Fresh broccoli will last refrigerated for seven to 10 days. “Broccoli will begin to smell and change color at the first sign of spoilage and the crisp texture will become limp,” explains Siegel. “Moreover the longer broccoli is stored the greater the loss of nutrients; Vitamin C in broccoli degrades particularly rapidly after harvest and this degradation continues during storage. After seven days of storage, the vitamin C content of vegetables, such as broccoli, could be as much as 100% lost.” Also note that broccoli, like green beans, is an ethylene-sensitive food, so you don’t want to store it with your fruit and you shouldn’t store it in a closed bag because broccoli needs air circulation to prevent mold.
It doesn’t matter whether you’re buying them fresh or they’re from a can, mushrooms won’t last more than 10 days; sliced mushrooms usually only last five days. To optimize freshness store your mushrooms in a cool, dry place and in a paper bag. It’s important not to keep mushrooms in a plastic bag because they’ll trap moisture and cause them to mildew.
Asparagus lasts about two days meaning you should cook it as soon as possible after purchase not only for optimal taste, but also for optimal nutrition. “Trim off the bottoms of the stems when storing asparagus and place them in water and cover the tops with a plastic bag to keep them as fresh as possible,” says Dr. Montminy.
The chickpea-based snack will last three to four days in the refrigerator. “Hummus can become a breeding ground for the dangerous bacteria Listeria that cannot be seen,” cautions Siegel. “It’s best kept stored in an airtight container, keeping out moisture and contaminants.”
Cooked grains will last approximately four to six days in the refrigerator. Siegel recommends storing grains in airtight containers. “Remember, bacteria can grow rapidly at temperatures between 40 °F and 140 °F even in grains. Grains left out for more than two hours at room temperature should be discarded.”

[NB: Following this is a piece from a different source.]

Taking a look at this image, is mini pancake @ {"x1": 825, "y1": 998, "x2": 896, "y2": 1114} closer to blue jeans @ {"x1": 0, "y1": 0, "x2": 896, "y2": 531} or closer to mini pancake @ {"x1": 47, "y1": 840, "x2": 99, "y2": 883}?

Peeled or unpeeled hard-boiled eggs are safe one week after cooking when stored in the refrigerator. Leaving hard-boiled eggs at room temperature for extended periods of time allows for dangerous bacteria to grow. Siegel warns that any hard-boiled eggs left at room temperature for longer than two hours should be tossed.
Cooked vegetables can be stored in the refrigerator for three to seven days in an airtight container. Vegetables that contain higher water content, like broccoli, will lose their quality more rapidly than those that contain less water. Seasoned vegetables will grow mold more rapidly.

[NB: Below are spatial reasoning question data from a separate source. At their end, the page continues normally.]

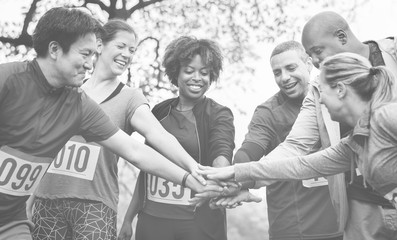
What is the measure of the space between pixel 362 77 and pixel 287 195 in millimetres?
1368

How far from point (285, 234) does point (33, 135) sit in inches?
72.7

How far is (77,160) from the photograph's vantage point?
4.08 meters

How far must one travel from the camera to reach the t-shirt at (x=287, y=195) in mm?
4195

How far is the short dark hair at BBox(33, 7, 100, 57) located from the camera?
364 centimetres

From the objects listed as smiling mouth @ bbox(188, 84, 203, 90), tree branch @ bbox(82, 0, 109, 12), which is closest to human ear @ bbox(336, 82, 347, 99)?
smiling mouth @ bbox(188, 84, 203, 90)

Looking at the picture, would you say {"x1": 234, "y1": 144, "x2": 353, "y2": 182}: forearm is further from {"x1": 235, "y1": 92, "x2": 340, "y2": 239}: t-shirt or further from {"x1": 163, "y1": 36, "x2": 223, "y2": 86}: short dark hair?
{"x1": 163, "y1": 36, "x2": 223, "y2": 86}: short dark hair

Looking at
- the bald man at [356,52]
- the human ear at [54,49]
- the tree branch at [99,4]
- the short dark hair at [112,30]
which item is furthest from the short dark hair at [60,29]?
the tree branch at [99,4]

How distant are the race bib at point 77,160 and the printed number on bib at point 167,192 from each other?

“All deli meats, prepackaged or fresh cut from the deli, should be kept refrigerated and consumed within three to five days,” says Siegel. “Deli meats should be properly stored in a meat drawer or toward the back of the refrigerator where it is coldest to reduce the risk of bacterial growth that can cause food poisoning. Deli meats can quickly grow the bacteria Listeria which can be very dangerous to pregnant women or those with a weakened immune systems.”
Parsley is a delicate plant; oxygen exposure can cause it to brown or yellow. “Too much moisture will rot it while not enough, wilts it,” says Nielsen. “Treat all herbs like you would a plant: trim the ends, place in a glass with an inch of water and ideally, top with a Ziploc bag to protect from moisture loss.”
“Because spoilage bacteria is present in yogurt, it will spoil easily,” says Nielsen who recommends getting your probiotics from Bio-K+, which is probiotic supplement packaged in a sterile environment with no spoilage bacteria, if you won’t be consuming your yogurt soon after purchase.
“Fish is probably the most delicate of foods with respect to spoilage,” says Nielsen. “It contains healthy fats, which go bad quickly in addition to enzymes that breakdown the proteins in the fish along with bacteria that are well-adapted to colder temperatures, meaning that refrigeration doesn’t slow them down as much.” In the refrigerator, place fish on a bed of ice in a plastic container. Pour off water and refresh ice as it melts. Eat fresh fish within two days.